Replace <my-account> with your own account, which looks like def-pname. The singularity.autoMounts = true bits ensure that all the folder will be properly mounted inside the singularity container.

This configuration ensures that there are no more than 100 jobs in the Slurm queue and that only 60 jobs are submitted per minute. It indicates that Béluga machines have 40 cores and 186G of RAM with a maximum walltime of one week (168 hours).
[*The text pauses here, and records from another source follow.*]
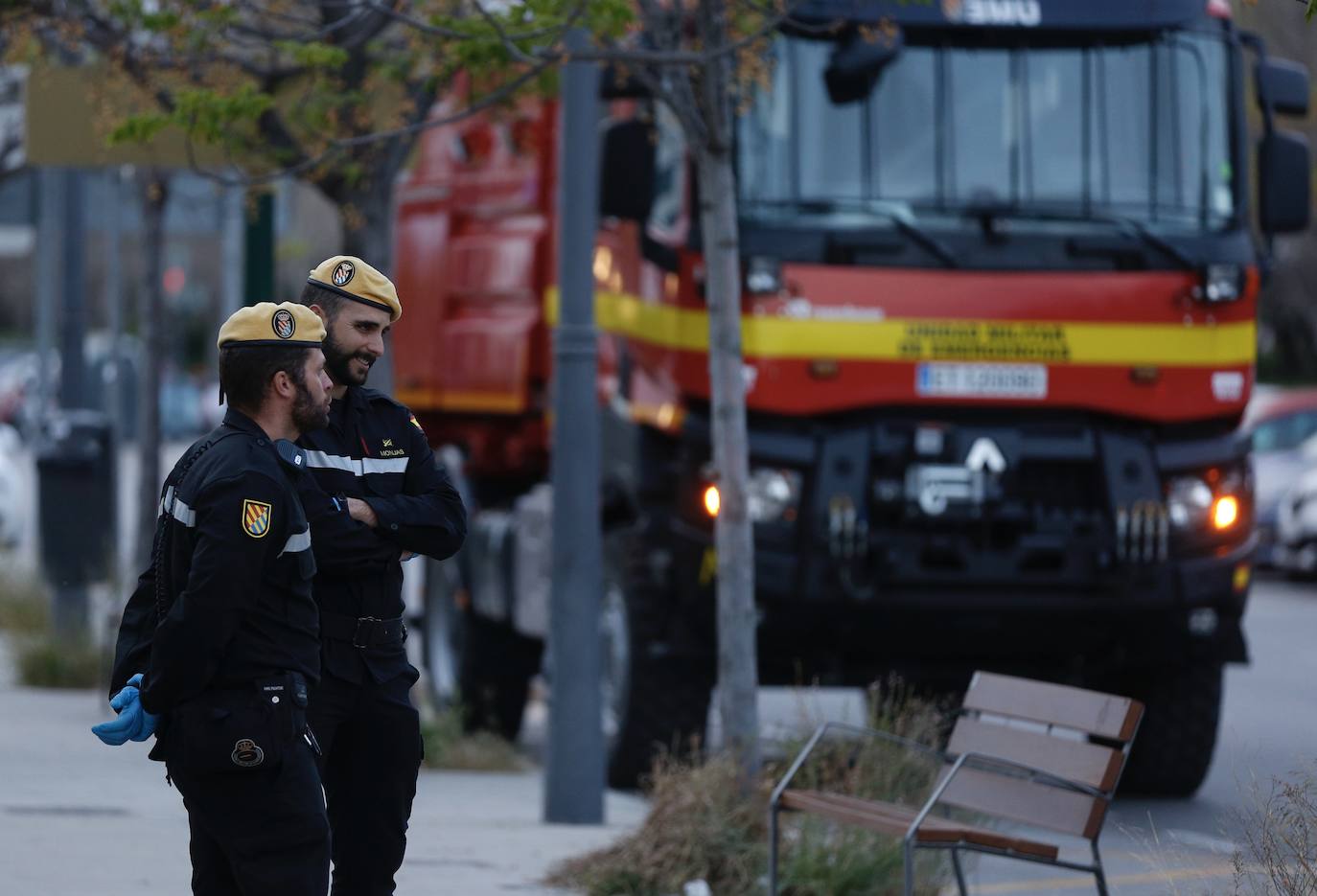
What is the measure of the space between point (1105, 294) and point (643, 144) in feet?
6.46

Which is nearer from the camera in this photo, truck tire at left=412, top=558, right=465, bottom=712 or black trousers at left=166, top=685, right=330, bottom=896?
black trousers at left=166, top=685, right=330, bottom=896

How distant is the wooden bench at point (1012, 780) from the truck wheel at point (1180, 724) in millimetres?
3357

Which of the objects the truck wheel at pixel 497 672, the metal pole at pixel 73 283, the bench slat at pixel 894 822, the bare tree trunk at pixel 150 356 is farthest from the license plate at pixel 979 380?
the metal pole at pixel 73 283

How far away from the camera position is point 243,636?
4.67 m

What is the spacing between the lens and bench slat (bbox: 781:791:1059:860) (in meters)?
6.38

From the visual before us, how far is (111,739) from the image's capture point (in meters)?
4.75

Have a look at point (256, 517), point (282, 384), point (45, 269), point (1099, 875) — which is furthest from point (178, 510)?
point (45, 269)

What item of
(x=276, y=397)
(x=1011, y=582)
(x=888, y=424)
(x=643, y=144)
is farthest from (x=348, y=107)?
(x=276, y=397)

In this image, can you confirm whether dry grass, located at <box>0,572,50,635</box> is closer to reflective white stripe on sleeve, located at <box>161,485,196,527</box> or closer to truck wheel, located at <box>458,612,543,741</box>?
truck wheel, located at <box>458,612,543,741</box>

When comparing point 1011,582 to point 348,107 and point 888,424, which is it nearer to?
point 888,424

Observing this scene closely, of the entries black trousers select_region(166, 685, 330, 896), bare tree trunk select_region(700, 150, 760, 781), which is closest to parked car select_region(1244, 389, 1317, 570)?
bare tree trunk select_region(700, 150, 760, 781)

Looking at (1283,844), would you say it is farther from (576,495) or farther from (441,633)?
(441,633)

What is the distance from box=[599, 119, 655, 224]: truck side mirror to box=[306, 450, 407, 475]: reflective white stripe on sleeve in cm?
435

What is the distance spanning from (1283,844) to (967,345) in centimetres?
460
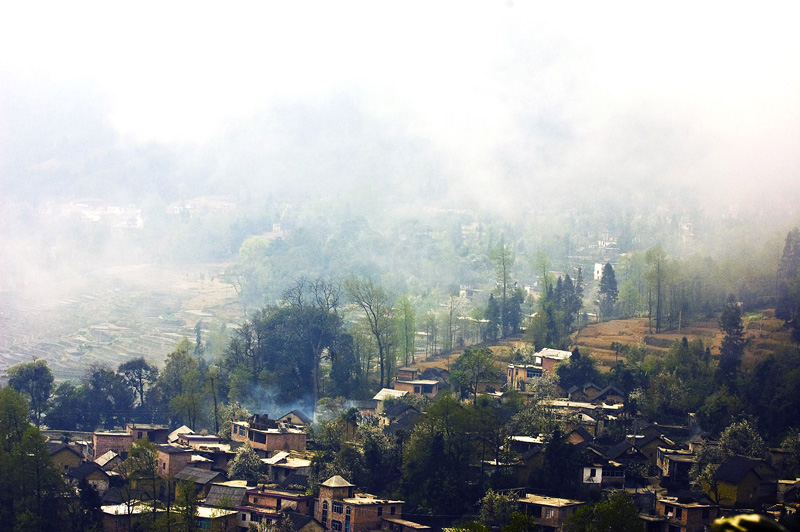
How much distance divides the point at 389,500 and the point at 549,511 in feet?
14.4

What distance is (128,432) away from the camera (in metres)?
36.5

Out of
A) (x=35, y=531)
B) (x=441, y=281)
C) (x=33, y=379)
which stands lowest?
(x=35, y=531)

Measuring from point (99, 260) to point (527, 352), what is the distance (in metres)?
58.0

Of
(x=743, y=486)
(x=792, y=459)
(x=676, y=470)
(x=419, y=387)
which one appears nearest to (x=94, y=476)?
(x=419, y=387)

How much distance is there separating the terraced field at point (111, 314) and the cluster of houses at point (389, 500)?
27.7m

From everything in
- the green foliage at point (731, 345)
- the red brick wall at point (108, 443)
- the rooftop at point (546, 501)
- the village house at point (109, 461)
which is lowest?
the rooftop at point (546, 501)

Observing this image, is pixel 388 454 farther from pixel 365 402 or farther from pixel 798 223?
pixel 798 223

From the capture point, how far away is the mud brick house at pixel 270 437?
34.6 metres

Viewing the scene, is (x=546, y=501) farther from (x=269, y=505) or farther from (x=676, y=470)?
(x=269, y=505)

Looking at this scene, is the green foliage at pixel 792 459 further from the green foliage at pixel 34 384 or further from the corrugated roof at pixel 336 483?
the green foliage at pixel 34 384

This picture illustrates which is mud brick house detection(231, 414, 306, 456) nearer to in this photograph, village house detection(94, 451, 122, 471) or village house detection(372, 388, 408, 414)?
village house detection(94, 451, 122, 471)

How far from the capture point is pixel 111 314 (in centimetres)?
7838

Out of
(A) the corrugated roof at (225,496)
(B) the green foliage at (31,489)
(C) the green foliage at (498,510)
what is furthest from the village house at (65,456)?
(C) the green foliage at (498,510)

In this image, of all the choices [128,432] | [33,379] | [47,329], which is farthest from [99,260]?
[128,432]
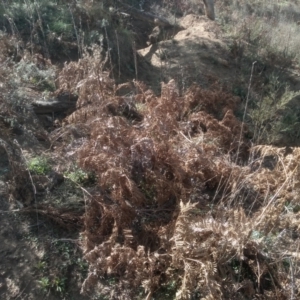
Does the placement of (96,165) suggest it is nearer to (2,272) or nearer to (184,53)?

The config is linked to the system you are running on, but it is also related to the pipeline itself. For example, here cpu = 1 is the default value, but steps in the pipeline can have more than that. This can get quite complicated and labels in the workflow/conf/base.config file are used to identify a step with a specific configuration, which is not covered in this page.
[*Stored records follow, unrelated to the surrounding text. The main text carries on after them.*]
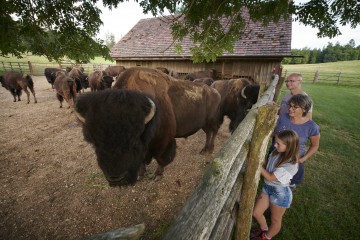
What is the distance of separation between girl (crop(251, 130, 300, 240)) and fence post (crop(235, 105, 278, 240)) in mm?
367

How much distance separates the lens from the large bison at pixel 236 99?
5863mm

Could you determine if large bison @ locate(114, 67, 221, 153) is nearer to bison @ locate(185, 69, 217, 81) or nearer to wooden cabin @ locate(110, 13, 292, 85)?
wooden cabin @ locate(110, 13, 292, 85)

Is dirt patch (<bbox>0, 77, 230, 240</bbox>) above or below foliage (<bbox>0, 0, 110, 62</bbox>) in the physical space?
below

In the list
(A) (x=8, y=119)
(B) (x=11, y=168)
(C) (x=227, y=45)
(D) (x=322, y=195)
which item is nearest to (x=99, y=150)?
(C) (x=227, y=45)

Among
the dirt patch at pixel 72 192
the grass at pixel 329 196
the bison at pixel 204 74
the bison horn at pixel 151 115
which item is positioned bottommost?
the grass at pixel 329 196

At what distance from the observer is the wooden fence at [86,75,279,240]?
106 cm

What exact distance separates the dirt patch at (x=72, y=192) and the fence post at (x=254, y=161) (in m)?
1.39

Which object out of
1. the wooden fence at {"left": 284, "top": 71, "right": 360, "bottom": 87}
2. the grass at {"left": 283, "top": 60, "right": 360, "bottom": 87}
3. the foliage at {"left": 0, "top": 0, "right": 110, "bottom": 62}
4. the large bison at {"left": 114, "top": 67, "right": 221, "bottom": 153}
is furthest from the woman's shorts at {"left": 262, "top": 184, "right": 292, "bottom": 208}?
the wooden fence at {"left": 284, "top": 71, "right": 360, "bottom": 87}

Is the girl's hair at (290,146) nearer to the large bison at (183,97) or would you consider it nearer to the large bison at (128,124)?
the large bison at (128,124)

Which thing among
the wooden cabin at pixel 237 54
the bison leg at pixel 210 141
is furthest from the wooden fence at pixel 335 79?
the bison leg at pixel 210 141

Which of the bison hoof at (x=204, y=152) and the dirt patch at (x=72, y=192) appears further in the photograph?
the bison hoof at (x=204, y=152)

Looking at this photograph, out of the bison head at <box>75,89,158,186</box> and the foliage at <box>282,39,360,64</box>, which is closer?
the bison head at <box>75,89,158,186</box>

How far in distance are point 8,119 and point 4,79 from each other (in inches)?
178

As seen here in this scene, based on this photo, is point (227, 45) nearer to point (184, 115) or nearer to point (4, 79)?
point (184, 115)
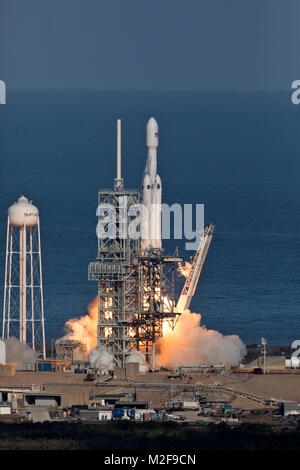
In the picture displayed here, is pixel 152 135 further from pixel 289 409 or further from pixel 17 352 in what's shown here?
pixel 289 409

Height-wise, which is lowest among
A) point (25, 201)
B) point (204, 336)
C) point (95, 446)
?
point (95, 446)

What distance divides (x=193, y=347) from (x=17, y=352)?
995cm

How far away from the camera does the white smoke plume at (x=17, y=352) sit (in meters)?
127

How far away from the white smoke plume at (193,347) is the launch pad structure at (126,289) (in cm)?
85

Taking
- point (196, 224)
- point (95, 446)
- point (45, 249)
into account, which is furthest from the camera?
point (45, 249)

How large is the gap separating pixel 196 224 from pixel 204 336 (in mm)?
37854

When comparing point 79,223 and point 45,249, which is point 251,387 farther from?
point 79,223

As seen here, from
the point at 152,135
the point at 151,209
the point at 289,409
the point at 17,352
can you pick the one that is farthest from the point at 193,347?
the point at 289,409

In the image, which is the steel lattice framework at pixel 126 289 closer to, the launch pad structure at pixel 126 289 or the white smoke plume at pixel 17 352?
the launch pad structure at pixel 126 289

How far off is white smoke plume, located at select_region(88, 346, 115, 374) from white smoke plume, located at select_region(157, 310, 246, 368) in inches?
131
The script implements a default restart behavior that automatically adds some memory on failed steps that have ret code 125 (out of memory) or 139 (omm killed because the process used more memory than what was allowed by cgroup).

Running the pipeline

Use the two profiles provided by nf-core (test and singularity) and the profile we have just created for Béluga. Note that Nextflow is mainly written in Java which tends to use a lot of virtual memory. On the Narval cluster that won't be a problem, but with the Béluga login node, you will need to change the virtual memory to run most workflows. To set the virtual memory limit to 40G, use the ulimit -v 40000000 command. We also used a terminal multiplexer, so the Nextflow pipeline will still run if you are disconnected and you will be able to reconnect to the controller process. Note that running Nextflow on login nodes is easy on Béluga and Naval, but harder on Graham and Cedar since the login node virtual memory limit cannot be changed on these clusters; we recommend launching Nextflow from a compute node, where the virtual memory is never limited.

nextflow run nf-core-${NFCORE_PL}-${PL_VERSION}/workflow -profile test,singularity,beluga  --outdir ${NFCORE_PL}_OUTPUT

So now you have started the Nextflow sub-scheduler on the login node. This process sends jobs to Slurm when they are ready to be processed.

You can see the progression of the pipeline. You can also open a new session on the cluster or detach from the tmux session to have a look at the jobs in the Slurm queue with squeue -u $USER or sq

Known issues

Some users have reported getting a SIGBUS error from the Nextflow main process. We suspect this is connected with these Nextflow issues:

* https://github.com/nextflow-io/nextflow/issues/842
* https://github.com/nextflow-io/nextflow/issues/2774

Setting the environment variable NXF_OPTS="-Dleveldb.mmap=false" when executing nextflow is reported to solve the problem.